• **Aim**: Rewrite everything from the line containing "Looking directly at" down to the end of the rows, renaming "distance" to "separation" and keeping every other word the same. Leave the pictures out of your answer.

• **Image-based spatial reasoning data**:

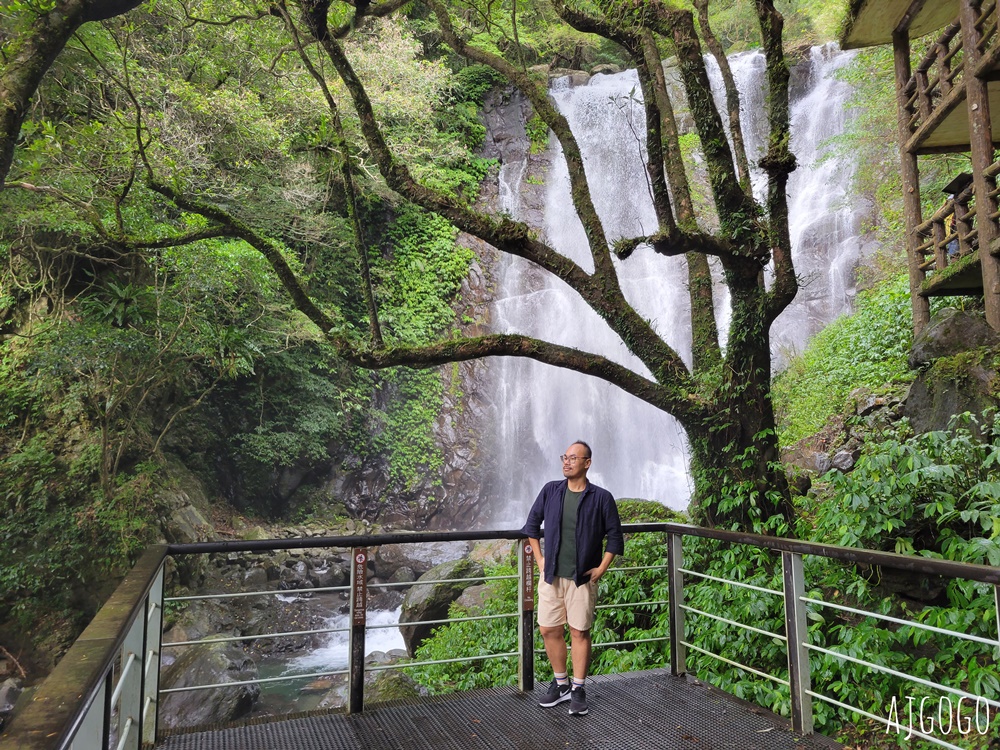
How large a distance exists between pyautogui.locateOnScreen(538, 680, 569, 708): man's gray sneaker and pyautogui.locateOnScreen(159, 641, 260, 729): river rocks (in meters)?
4.10

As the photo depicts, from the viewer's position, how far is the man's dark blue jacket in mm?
3400

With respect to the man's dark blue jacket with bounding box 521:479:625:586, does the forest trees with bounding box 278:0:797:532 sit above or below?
above

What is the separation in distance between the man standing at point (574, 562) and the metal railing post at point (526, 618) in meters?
0.25

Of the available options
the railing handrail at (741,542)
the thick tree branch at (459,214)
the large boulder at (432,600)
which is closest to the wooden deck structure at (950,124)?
the thick tree branch at (459,214)

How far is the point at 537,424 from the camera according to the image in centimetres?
1661

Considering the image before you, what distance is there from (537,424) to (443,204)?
11554 mm

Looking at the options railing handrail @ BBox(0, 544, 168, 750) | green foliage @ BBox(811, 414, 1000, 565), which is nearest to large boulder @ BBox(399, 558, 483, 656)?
green foliage @ BBox(811, 414, 1000, 565)

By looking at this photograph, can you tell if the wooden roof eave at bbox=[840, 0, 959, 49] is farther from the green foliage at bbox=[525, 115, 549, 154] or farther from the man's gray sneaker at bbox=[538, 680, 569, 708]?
the green foliage at bbox=[525, 115, 549, 154]

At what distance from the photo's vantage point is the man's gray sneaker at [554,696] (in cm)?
351

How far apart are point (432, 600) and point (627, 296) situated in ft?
33.4

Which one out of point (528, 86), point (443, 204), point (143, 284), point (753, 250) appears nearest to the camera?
point (753, 250)

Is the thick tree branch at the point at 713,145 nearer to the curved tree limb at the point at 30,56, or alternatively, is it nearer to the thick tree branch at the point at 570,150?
the thick tree branch at the point at 570,150

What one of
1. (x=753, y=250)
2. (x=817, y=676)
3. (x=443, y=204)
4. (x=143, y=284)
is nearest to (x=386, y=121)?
(x=143, y=284)

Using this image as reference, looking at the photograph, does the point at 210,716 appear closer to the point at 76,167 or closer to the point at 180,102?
the point at 76,167
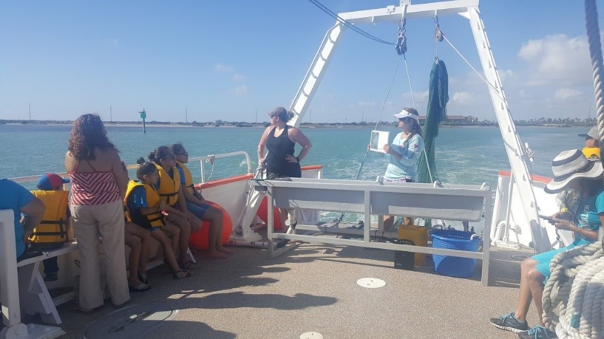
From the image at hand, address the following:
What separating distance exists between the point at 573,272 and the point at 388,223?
3187mm

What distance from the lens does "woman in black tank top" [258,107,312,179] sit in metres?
5.33

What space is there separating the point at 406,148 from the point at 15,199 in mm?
3978

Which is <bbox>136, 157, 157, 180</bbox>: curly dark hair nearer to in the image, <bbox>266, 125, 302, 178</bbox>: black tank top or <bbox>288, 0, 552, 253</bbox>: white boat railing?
<bbox>266, 125, 302, 178</bbox>: black tank top

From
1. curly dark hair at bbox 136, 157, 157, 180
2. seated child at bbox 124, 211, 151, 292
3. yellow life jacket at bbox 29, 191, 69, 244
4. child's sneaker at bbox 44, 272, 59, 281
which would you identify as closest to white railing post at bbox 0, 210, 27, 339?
yellow life jacket at bbox 29, 191, 69, 244

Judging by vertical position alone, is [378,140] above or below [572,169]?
above

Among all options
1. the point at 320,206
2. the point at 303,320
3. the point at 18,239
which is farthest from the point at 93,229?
the point at 320,206

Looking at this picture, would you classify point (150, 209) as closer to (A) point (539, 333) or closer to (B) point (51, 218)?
(B) point (51, 218)

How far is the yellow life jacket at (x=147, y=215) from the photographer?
4250 millimetres

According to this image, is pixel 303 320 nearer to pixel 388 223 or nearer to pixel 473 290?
pixel 473 290

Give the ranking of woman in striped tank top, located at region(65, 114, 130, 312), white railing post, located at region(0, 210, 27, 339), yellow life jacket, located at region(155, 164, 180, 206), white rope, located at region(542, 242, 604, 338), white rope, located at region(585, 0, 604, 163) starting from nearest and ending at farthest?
white rope, located at region(585, 0, 604, 163) → white rope, located at region(542, 242, 604, 338) → white railing post, located at region(0, 210, 27, 339) → woman in striped tank top, located at region(65, 114, 130, 312) → yellow life jacket, located at region(155, 164, 180, 206)

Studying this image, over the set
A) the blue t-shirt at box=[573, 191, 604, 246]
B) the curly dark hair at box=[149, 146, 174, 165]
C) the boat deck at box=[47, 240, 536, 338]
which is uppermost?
the curly dark hair at box=[149, 146, 174, 165]

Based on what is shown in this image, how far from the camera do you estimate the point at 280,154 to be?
17.7 feet

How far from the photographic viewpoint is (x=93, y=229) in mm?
3623

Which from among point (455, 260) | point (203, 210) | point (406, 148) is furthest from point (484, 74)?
point (203, 210)
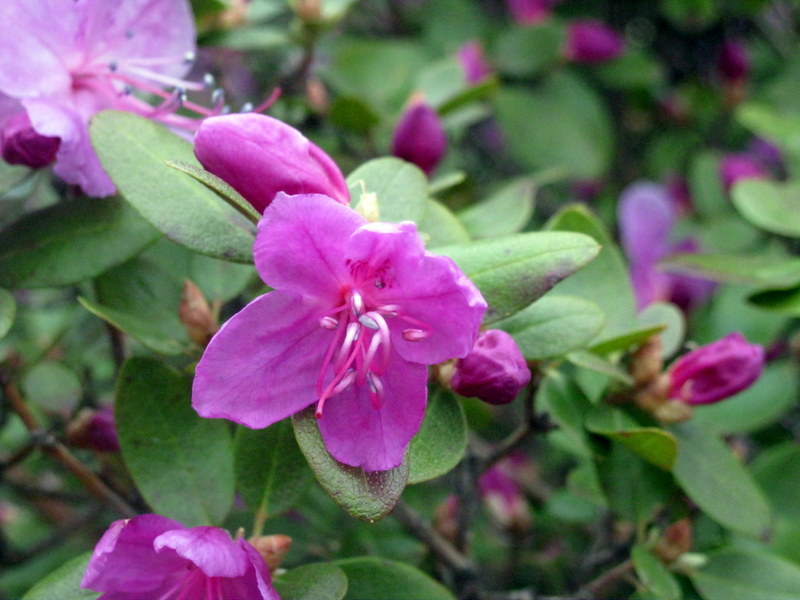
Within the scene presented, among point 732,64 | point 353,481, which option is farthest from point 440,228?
point 732,64

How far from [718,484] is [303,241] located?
2.54 ft

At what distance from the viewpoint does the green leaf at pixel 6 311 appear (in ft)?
3.26

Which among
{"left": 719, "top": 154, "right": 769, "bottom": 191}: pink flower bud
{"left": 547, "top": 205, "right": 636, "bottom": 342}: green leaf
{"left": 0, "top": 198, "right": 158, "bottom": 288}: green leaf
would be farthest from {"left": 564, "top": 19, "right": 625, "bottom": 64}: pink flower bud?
{"left": 0, "top": 198, "right": 158, "bottom": 288}: green leaf

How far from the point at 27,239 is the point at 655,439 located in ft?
2.97

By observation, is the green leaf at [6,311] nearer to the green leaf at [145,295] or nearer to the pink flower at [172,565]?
the green leaf at [145,295]

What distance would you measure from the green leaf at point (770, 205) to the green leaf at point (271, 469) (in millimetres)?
1023

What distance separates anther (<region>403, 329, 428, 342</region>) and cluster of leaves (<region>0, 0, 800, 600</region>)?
132 millimetres

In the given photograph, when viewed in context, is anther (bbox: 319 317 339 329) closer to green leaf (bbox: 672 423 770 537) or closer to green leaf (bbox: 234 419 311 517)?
green leaf (bbox: 234 419 311 517)

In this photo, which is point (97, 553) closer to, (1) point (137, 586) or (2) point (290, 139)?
(1) point (137, 586)

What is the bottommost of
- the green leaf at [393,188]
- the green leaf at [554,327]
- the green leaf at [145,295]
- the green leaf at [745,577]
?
the green leaf at [745,577]

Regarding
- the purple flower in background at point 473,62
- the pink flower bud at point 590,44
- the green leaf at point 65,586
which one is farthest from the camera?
the pink flower bud at point 590,44

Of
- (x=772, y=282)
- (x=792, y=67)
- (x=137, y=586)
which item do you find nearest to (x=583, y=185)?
(x=792, y=67)

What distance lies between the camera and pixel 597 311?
111 cm

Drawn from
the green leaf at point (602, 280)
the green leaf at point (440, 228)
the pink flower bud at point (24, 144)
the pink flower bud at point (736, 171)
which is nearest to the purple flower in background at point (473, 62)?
the pink flower bud at point (736, 171)
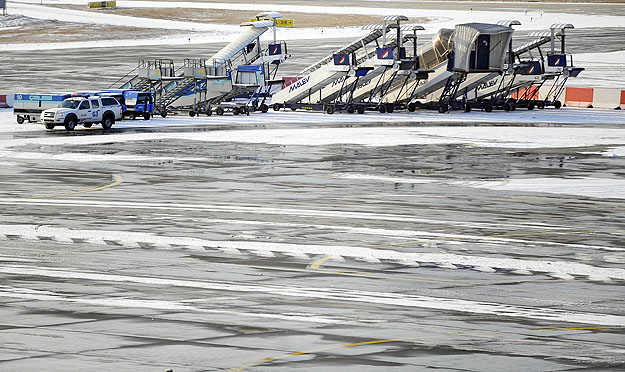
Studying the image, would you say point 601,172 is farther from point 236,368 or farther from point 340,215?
point 236,368

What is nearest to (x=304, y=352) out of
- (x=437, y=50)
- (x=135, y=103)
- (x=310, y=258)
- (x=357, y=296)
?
(x=357, y=296)

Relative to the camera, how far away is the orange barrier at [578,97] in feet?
254

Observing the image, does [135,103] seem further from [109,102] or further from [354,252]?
[354,252]

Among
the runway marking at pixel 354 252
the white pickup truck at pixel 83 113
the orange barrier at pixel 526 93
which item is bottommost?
the runway marking at pixel 354 252

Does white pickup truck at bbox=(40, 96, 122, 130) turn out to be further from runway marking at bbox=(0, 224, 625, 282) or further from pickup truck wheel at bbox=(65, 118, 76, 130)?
runway marking at bbox=(0, 224, 625, 282)

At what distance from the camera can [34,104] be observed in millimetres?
58344

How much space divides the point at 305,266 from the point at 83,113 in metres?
37.3

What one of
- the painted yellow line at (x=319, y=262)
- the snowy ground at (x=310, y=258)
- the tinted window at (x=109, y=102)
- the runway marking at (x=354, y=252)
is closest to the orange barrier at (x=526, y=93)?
the snowy ground at (x=310, y=258)

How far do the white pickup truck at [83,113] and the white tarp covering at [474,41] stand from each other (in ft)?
79.4

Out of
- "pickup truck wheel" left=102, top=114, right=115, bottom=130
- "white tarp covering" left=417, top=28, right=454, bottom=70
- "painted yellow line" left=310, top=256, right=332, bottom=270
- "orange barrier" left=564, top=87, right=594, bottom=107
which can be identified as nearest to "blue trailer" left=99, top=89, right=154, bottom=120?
"pickup truck wheel" left=102, top=114, right=115, bottom=130

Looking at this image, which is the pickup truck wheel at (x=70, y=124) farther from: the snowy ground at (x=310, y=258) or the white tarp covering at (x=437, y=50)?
the white tarp covering at (x=437, y=50)

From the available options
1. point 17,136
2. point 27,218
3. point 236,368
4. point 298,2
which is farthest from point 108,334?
point 298,2

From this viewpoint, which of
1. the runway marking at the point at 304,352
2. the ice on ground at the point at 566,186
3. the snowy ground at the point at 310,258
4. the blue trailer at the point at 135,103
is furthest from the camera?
the blue trailer at the point at 135,103

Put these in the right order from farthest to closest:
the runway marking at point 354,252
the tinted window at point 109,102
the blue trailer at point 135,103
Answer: the blue trailer at point 135,103 → the tinted window at point 109,102 → the runway marking at point 354,252
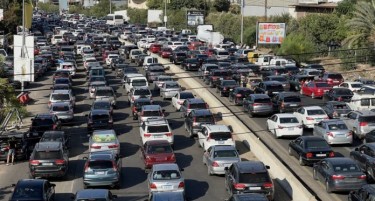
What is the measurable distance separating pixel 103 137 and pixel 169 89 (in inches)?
694

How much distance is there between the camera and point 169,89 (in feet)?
169

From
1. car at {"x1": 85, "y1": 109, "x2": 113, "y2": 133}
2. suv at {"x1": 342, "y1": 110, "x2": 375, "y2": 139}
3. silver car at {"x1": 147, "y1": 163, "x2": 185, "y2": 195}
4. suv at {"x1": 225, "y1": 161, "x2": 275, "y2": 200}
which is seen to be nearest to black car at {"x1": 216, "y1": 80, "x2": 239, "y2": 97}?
car at {"x1": 85, "y1": 109, "x2": 113, "y2": 133}

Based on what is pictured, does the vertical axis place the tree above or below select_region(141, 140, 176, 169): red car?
above

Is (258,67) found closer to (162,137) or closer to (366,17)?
(366,17)

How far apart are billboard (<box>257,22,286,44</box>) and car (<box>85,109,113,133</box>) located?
4656 cm

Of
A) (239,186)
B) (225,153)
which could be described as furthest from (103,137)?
(239,186)

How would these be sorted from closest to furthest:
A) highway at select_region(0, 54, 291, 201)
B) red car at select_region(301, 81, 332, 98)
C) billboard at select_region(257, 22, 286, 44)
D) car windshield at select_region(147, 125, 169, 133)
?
1. highway at select_region(0, 54, 291, 201)
2. car windshield at select_region(147, 125, 169, 133)
3. red car at select_region(301, 81, 332, 98)
4. billboard at select_region(257, 22, 286, 44)

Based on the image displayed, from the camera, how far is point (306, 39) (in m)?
80.3

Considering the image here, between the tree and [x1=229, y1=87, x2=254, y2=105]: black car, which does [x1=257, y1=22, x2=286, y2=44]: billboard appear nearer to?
[x1=229, y1=87, x2=254, y2=105]: black car

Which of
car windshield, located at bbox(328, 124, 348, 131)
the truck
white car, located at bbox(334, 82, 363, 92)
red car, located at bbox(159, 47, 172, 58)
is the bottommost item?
car windshield, located at bbox(328, 124, 348, 131)

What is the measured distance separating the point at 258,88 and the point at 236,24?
193ft

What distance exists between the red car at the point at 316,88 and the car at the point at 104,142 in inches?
783

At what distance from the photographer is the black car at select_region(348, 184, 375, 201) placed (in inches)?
912

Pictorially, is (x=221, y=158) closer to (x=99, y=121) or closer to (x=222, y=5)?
(x=99, y=121)
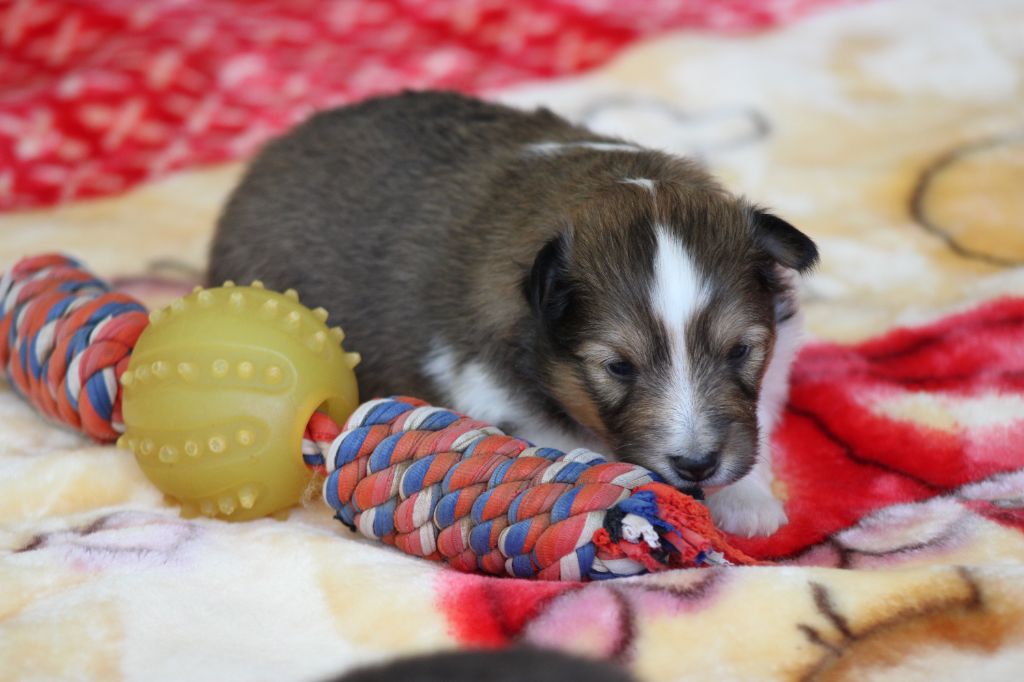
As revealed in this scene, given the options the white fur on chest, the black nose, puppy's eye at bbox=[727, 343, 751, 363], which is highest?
puppy's eye at bbox=[727, 343, 751, 363]

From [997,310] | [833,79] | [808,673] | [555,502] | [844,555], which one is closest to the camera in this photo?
[808,673]

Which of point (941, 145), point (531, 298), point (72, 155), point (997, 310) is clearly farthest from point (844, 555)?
point (72, 155)

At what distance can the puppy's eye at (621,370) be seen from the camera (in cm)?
279

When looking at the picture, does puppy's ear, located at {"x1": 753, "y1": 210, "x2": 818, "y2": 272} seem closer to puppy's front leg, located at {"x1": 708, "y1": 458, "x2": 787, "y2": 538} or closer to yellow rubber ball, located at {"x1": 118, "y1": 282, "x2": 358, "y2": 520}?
puppy's front leg, located at {"x1": 708, "y1": 458, "x2": 787, "y2": 538}

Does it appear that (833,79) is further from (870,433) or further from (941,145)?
(870,433)

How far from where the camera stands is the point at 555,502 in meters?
2.44

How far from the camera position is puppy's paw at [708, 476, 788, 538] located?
287cm

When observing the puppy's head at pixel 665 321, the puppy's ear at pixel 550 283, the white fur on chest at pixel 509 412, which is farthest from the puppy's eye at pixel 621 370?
the white fur on chest at pixel 509 412

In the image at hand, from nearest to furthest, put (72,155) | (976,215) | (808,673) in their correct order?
(808,673)
(976,215)
(72,155)

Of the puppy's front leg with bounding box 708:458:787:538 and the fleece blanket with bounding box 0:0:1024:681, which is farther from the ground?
the fleece blanket with bounding box 0:0:1024:681

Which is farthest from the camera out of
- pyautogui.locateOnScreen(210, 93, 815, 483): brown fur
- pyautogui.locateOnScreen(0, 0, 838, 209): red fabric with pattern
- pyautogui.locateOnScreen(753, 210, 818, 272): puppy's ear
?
pyautogui.locateOnScreen(0, 0, 838, 209): red fabric with pattern

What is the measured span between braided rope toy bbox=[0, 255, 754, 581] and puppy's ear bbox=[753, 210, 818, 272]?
2.36 feet

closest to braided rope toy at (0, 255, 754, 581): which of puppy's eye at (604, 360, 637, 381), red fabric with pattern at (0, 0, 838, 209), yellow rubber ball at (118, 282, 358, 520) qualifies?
yellow rubber ball at (118, 282, 358, 520)

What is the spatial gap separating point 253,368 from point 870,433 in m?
1.70
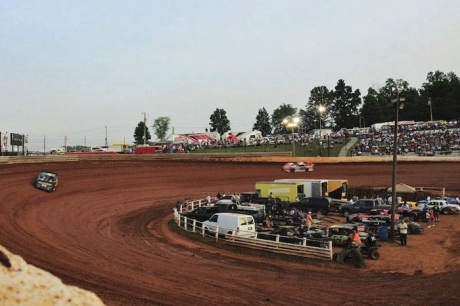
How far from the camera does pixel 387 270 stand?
55.6ft

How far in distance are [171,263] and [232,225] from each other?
6.19 meters

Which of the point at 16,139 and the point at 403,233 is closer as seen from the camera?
the point at 403,233

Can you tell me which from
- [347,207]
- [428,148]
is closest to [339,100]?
[428,148]

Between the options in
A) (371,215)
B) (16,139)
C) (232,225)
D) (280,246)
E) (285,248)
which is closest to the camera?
(285,248)

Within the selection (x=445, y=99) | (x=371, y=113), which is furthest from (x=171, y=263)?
(x=371, y=113)

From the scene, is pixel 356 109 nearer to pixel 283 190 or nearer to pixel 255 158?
pixel 255 158

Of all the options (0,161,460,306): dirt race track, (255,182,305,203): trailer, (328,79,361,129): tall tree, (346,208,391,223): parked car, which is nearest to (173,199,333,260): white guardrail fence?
(0,161,460,306): dirt race track

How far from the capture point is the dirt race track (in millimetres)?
13219

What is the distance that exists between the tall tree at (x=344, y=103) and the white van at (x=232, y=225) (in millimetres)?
130607

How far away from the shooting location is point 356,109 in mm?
151000

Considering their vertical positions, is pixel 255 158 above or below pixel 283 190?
above

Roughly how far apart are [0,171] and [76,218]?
1987cm

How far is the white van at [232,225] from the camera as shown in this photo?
2241 cm

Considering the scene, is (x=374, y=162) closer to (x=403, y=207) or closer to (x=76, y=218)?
(x=403, y=207)
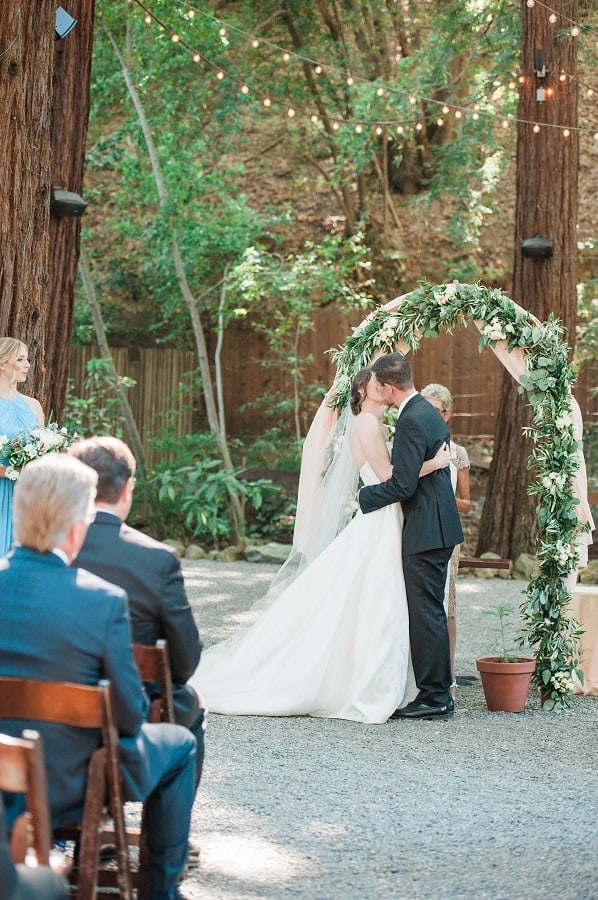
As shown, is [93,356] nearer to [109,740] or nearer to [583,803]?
[583,803]

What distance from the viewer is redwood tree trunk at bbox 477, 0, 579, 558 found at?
38.9 feet

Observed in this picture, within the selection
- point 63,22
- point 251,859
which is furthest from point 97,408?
point 251,859

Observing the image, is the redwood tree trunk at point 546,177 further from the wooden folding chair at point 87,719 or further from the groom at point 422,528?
the wooden folding chair at point 87,719

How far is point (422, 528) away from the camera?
253 inches

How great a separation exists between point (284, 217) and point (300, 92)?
5.89ft

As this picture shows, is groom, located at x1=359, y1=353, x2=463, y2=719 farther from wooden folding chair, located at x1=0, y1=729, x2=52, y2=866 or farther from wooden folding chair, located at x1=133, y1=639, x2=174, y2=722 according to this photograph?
wooden folding chair, located at x1=0, y1=729, x2=52, y2=866

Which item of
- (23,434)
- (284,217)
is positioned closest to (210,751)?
(23,434)

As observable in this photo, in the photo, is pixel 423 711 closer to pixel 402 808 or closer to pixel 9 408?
pixel 402 808

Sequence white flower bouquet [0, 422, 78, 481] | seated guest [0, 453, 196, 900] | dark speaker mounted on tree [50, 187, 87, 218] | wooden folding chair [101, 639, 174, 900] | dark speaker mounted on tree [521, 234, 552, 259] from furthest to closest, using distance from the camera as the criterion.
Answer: dark speaker mounted on tree [521, 234, 552, 259], dark speaker mounted on tree [50, 187, 87, 218], white flower bouquet [0, 422, 78, 481], wooden folding chair [101, 639, 174, 900], seated guest [0, 453, 196, 900]

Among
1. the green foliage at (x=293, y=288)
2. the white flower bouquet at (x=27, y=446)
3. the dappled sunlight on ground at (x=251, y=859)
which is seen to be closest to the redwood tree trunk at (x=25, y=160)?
the white flower bouquet at (x=27, y=446)

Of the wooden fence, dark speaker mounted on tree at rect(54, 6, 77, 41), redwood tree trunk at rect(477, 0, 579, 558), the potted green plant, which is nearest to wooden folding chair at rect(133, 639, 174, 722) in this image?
the potted green plant

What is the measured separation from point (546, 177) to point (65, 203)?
549cm

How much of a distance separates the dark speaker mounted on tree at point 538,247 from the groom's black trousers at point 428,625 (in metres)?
6.14

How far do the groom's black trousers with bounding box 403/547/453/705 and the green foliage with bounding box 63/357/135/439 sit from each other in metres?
8.63
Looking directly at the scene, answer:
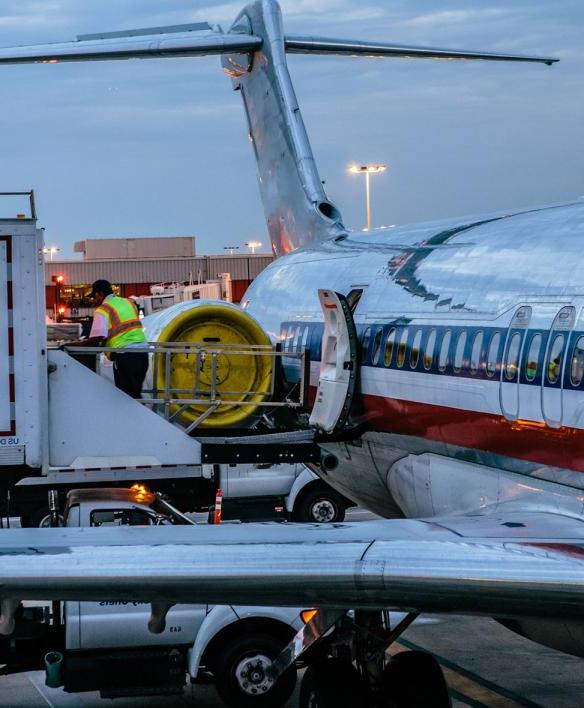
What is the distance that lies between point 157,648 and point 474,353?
3831mm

• **Reply to the exercise**:
Looking directly at the scene, answer:
What is the separation that lies between point 157,648 and point 474,353?
3831mm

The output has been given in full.